Mainstreaming the Tweeters

Peter Jones Information Ecology, Wu Wei

The New York Times started tracking Twitter news activity last year, but typically with tongue-in-cheek articles, such as the insets about celebrity Twitterers (that were in the print Times only!)  Now the papers may be getting concerned that their original core value – editing and producing the news – may be getting twittered away.

In Twitter’s secret: The law of unintended consequences:

“News no longer breaks, it tweets,” blogged Paul Saffo, a Silicon Valley-based technology forecaster, last November during the Mumbai attacks. “If newspapers are the first draft of history, then blogs are the scratch pad.
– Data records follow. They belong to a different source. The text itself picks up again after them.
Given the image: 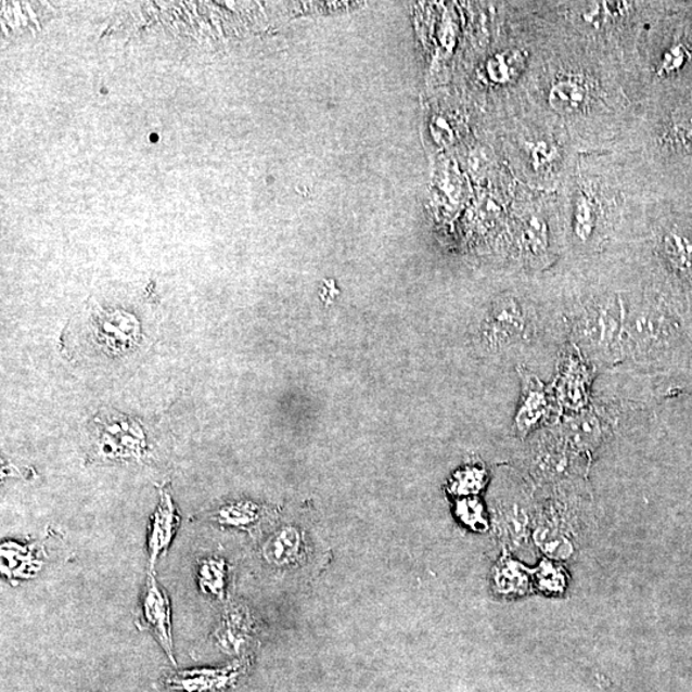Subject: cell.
<instances>
[{
    "instance_id": "6da1fadb",
    "label": "cell",
    "mask_w": 692,
    "mask_h": 692,
    "mask_svg": "<svg viewBox=\"0 0 692 692\" xmlns=\"http://www.w3.org/2000/svg\"><path fill=\"white\" fill-rule=\"evenodd\" d=\"M689 341L688 317L676 307L649 303L626 317L623 355L640 359L674 357Z\"/></svg>"
},
{
    "instance_id": "7a4b0ae2",
    "label": "cell",
    "mask_w": 692,
    "mask_h": 692,
    "mask_svg": "<svg viewBox=\"0 0 692 692\" xmlns=\"http://www.w3.org/2000/svg\"><path fill=\"white\" fill-rule=\"evenodd\" d=\"M626 317L625 305L616 298L590 303L574 321L575 342L598 358L620 356Z\"/></svg>"
},
{
    "instance_id": "3957f363",
    "label": "cell",
    "mask_w": 692,
    "mask_h": 692,
    "mask_svg": "<svg viewBox=\"0 0 692 692\" xmlns=\"http://www.w3.org/2000/svg\"><path fill=\"white\" fill-rule=\"evenodd\" d=\"M534 317L522 300L503 296L492 303L479 326V342L485 349L500 351L533 335Z\"/></svg>"
},
{
    "instance_id": "277c9868",
    "label": "cell",
    "mask_w": 692,
    "mask_h": 692,
    "mask_svg": "<svg viewBox=\"0 0 692 692\" xmlns=\"http://www.w3.org/2000/svg\"><path fill=\"white\" fill-rule=\"evenodd\" d=\"M139 612L138 626L152 632L164 649L168 659L176 666L171 631V604H169L167 592L161 588L153 575L148 577L143 595L140 599Z\"/></svg>"
},
{
    "instance_id": "5b68a950",
    "label": "cell",
    "mask_w": 692,
    "mask_h": 692,
    "mask_svg": "<svg viewBox=\"0 0 692 692\" xmlns=\"http://www.w3.org/2000/svg\"><path fill=\"white\" fill-rule=\"evenodd\" d=\"M249 663L236 661L225 668L179 670L166 677L168 689L181 692H226L235 688Z\"/></svg>"
},
{
    "instance_id": "8992f818",
    "label": "cell",
    "mask_w": 692,
    "mask_h": 692,
    "mask_svg": "<svg viewBox=\"0 0 692 692\" xmlns=\"http://www.w3.org/2000/svg\"><path fill=\"white\" fill-rule=\"evenodd\" d=\"M90 336L97 348L112 353L130 350L138 342V322L126 313H90Z\"/></svg>"
},
{
    "instance_id": "52a82bcc",
    "label": "cell",
    "mask_w": 692,
    "mask_h": 692,
    "mask_svg": "<svg viewBox=\"0 0 692 692\" xmlns=\"http://www.w3.org/2000/svg\"><path fill=\"white\" fill-rule=\"evenodd\" d=\"M521 398L514 417L515 433L526 437L547 419L550 412V398L546 386L538 376L526 370L520 371Z\"/></svg>"
},
{
    "instance_id": "ba28073f",
    "label": "cell",
    "mask_w": 692,
    "mask_h": 692,
    "mask_svg": "<svg viewBox=\"0 0 692 692\" xmlns=\"http://www.w3.org/2000/svg\"><path fill=\"white\" fill-rule=\"evenodd\" d=\"M590 84L584 77H558L549 89V103L562 115H575L582 112L591 102Z\"/></svg>"
},
{
    "instance_id": "9c48e42d",
    "label": "cell",
    "mask_w": 692,
    "mask_h": 692,
    "mask_svg": "<svg viewBox=\"0 0 692 692\" xmlns=\"http://www.w3.org/2000/svg\"><path fill=\"white\" fill-rule=\"evenodd\" d=\"M661 253L677 280L692 292V236L669 230L661 240Z\"/></svg>"
},
{
    "instance_id": "30bf717a",
    "label": "cell",
    "mask_w": 692,
    "mask_h": 692,
    "mask_svg": "<svg viewBox=\"0 0 692 692\" xmlns=\"http://www.w3.org/2000/svg\"><path fill=\"white\" fill-rule=\"evenodd\" d=\"M305 534L298 527H282L264 547L265 560L278 567L293 566L305 553Z\"/></svg>"
},
{
    "instance_id": "8fae6325",
    "label": "cell",
    "mask_w": 692,
    "mask_h": 692,
    "mask_svg": "<svg viewBox=\"0 0 692 692\" xmlns=\"http://www.w3.org/2000/svg\"><path fill=\"white\" fill-rule=\"evenodd\" d=\"M178 524L179 517L176 514L171 497L167 496V494H162L158 510L152 521L150 539H148L152 564L167 552L168 547L171 546Z\"/></svg>"
},
{
    "instance_id": "7c38bea8",
    "label": "cell",
    "mask_w": 692,
    "mask_h": 692,
    "mask_svg": "<svg viewBox=\"0 0 692 692\" xmlns=\"http://www.w3.org/2000/svg\"><path fill=\"white\" fill-rule=\"evenodd\" d=\"M99 451L110 459L140 458L145 451V441L140 431L126 435L118 428H107L99 441Z\"/></svg>"
},
{
    "instance_id": "4fadbf2b",
    "label": "cell",
    "mask_w": 692,
    "mask_h": 692,
    "mask_svg": "<svg viewBox=\"0 0 692 692\" xmlns=\"http://www.w3.org/2000/svg\"><path fill=\"white\" fill-rule=\"evenodd\" d=\"M534 539L542 552L554 560H567L574 553L568 535L554 518L543 520L536 527Z\"/></svg>"
},
{
    "instance_id": "5bb4252c",
    "label": "cell",
    "mask_w": 692,
    "mask_h": 692,
    "mask_svg": "<svg viewBox=\"0 0 692 692\" xmlns=\"http://www.w3.org/2000/svg\"><path fill=\"white\" fill-rule=\"evenodd\" d=\"M252 625L246 614L232 611L228 613L217 639L225 652L236 654L242 651L246 640L251 637Z\"/></svg>"
},
{
    "instance_id": "9a60e30c",
    "label": "cell",
    "mask_w": 692,
    "mask_h": 692,
    "mask_svg": "<svg viewBox=\"0 0 692 692\" xmlns=\"http://www.w3.org/2000/svg\"><path fill=\"white\" fill-rule=\"evenodd\" d=\"M600 221V210L594 197L586 192L577 195L574 209V232L582 243L595 236Z\"/></svg>"
},
{
    "instance_id": "2e32d148",
    "label": "cell",
    "mask_w": 692,
    "mask_h": 692,
    "mask_svg": "<svg viewBox=\"0 0 692 692\" xmlns=\"http://www.w3.org/2000/svg\"><path fill=\"white\" fill-rule=\"evenodd\" d=\"M494 581L500 594L524 595L528 590V576L524 567L511 558H503L494 569Z\"/></svg>"
},
{
    "instance_id": "e0dca14e",
    "label": "cell",
    "mask_w": 692,
    "mask_h": 692,
    "mask_svg": "<svg viewBox=\"0 0 692 692\" xmlns=\"http://www.w3.org/2000/svg\"><path fill=\"white\" fill-rule=\"evenodd\" d=\"M522 248L531 259L538 260L547 256L549 251V230L540 218H529L522 230Z\"/></svg>"
},
{
    "instance_id": "ac0fdd59",
    "label": "cell",
    "mask_w": 692,
    "mask_h": 692,
    "mask_svg": "<svg viewBox=\"0 0 692 692\" xmlns=\"http://www.w3.org/2000/svg\"><path fill=\"white\" fill-rule=\"evenodd\" d=\"M2 569L4 575L13 577H28L38 571L35 556L28 548L7 543L2 548Z\"/></svg>"
},
{
    "instance_id": "d6986e66",
    "label": "cell",
    "mask_w": 692,
    "mask_h": 692,
    "mask_svg": "<svg viewBox=\"0 0 692 692\" xmlns=\"http://www.w3.org/2000/svg\"><path fill=\"white\" fill-rule=\"evenodd\" d=\"M486 472L478 465H467L454 473L449 483V490L454 496L469 498L484 489Z\"/></svg>"
},
{
    "instance_id": "ffe728a7",
    "label": "cell",
    "mask_w": 692,
    "mask_h": 692,
    "mask_svg": "<svg viewBox=\"0 0 692 692\" xmlns=\"http://www.w3.org/2000/svg\"><path fill=\"white\" fill-rule=\"evenodd\" d=\"M259 515L260 511L256 504L249 503V501H239V503L221 508L216 514V520L221 525L248 528L256 524Z\"/></svg>"
},
{
    "instance_id": "44dd1931",
    "label": "cell",
    "mask_w": 692,
    "mask_h": 692,
    "mask_svg": "<svg viewBox=\"0 0 692 692\" xmlns=\"http://www.w3.org/2000/svg\"><path fill=\"white\" fill-rule=\"evenodd\" d=\"M197 578L203 592L218 599L225 597L226 563L222 560L203 561L197 569Z\"/></svg>"
},
{
    "instance_id": "7402d4cb",
    "label": "cell",
    "mask_w": 692,
    "mask_h": 692,
    "mask_svg": "<svg viewBox=\"0 0 692 692\" xmlns=\"http://www.w3.org/2000/svg\"><path fill=\"white\" fill-rule=\"evenodd\" d=\"M668 143L681 146H692V104L687 105L675 113L666 131Z\"/></svg>"
},
{
    "instance_id": "603a6c76",
    "label": "cell",
    "mask_w": 692,
    "mask_h": 692,
    "mask_svg": "<svg viewBox=\"0 0 692 692\" xmlns=\"http://www.w3.org/2000/svg\"><path fill=\"white\" fill-rule=\"evenodd\" d=\"M568 369L562 373L561 394L564 405L569 408H580L586 402V386L582 371L567 364Z\"/></svg>"
},
{
    "instance_id": "cb8c5ba5",
    "label": "cell",
    "mask_w": 692,
    "mask_h": 692,
    "mask_svg": "<svg viewBox=\"0 0 692 692\" xmlns=\"http://www.w3.org/2000/svg\"><path fill=\"white\" fill-rule=\"evenodd\" d=\"M457 515L459 520L472 529H486L487 521L482 501L475 497L463 498L457 503Z\"/></svg>"
},
{
    "instance_id": "d4e9b609",
    "label": "cell",
    "mask_w": 692,
    "mask_h": 692,
    "mask_svg": "<svg viewBox=\"0 0 692 692\" xmlns=\"http://www.w3.org/2000/svg\"><path fill=\"white\" fill-rule=\"evenodd\" d=\"M535 577L540 590L550 592V594H562L566 589L564 571L550 562H543L536 571Z\"/></svg>"
},
{
    "instance_id": "484cf974",
    "label": "cell",
    "mask_w": 692,
    "mask_h": 692,
    "mask_svg": "<svg viewBox=\"0 0 692 692\" xmlns=\"http://www.w3.org/2000/svg\"><path fill=\"white\" fill-rule=\"evenodd\" d=\"M556 150L552 144L543 143V141H539L531 148V159L533 165L536 169L538 168H547L554 164L556 158Z\"/></svg>"
},
{
    "instance_id": "4316f807",
    "label": "cell",
    "mask_w": 692,
    "mask_h": 692,
    "mask_svg": "<svg viewBox=\"0 0 692 692\" xmlns=\"http://www.w3.org/2000/svg\"><path fill=\"white\" fill-rule=\"evenodd\" d=\"M689 52L683 46H676L670 48L669 51L666 52L665 56H663L661 62V71L662 73H675V71L681 68L684 65V62L688 61Z\"/></svg>"
},
{
    "instance_id": "83f0119b",
    "label": "cell",
    "mask_w": 692,
    "mask_h": 692,
    "mask_svg": "<svg viewBox=\"0 0 692 692\" xmlns=\"http://www.w3.org/2000/svg\"><path fill=\"white\" fill-rule=\"evenodd\" d=\"M691 370H692V366H691Z\"/></svg>"
}]
</instances>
And in front of blogs are tweets,” he added in a phone interview last week.

Twitter is a classic example of the “law of unintended consequences,” says Matthew Fraser, who tracks the world of online social networking. At first, he says, people shared the “micro-banalities of life” such as “I’m at McDonald’s having a Big Mac.”

But now, the 80+ people I follow are inviting me to events, coordinating travel, lunch, and huge fundraisers, and are sending me links to things I actually am interested in. Almost everyone that I know using Twitter (and I only have about 120 followers so please add me to your list) said they started off this way – the concept was too trivial to take seriously.  I also thought so – who cares about “what are you doing right now?” Nobody, really.

But once people get started and reciprocate with friends and colleagues, then strangers, a virtuous cycle of relationships takes shape. You never think about the Twitter prompt question again – but intuitively it has transformed into something more profound, something like:

What can you contribute to your online community right now?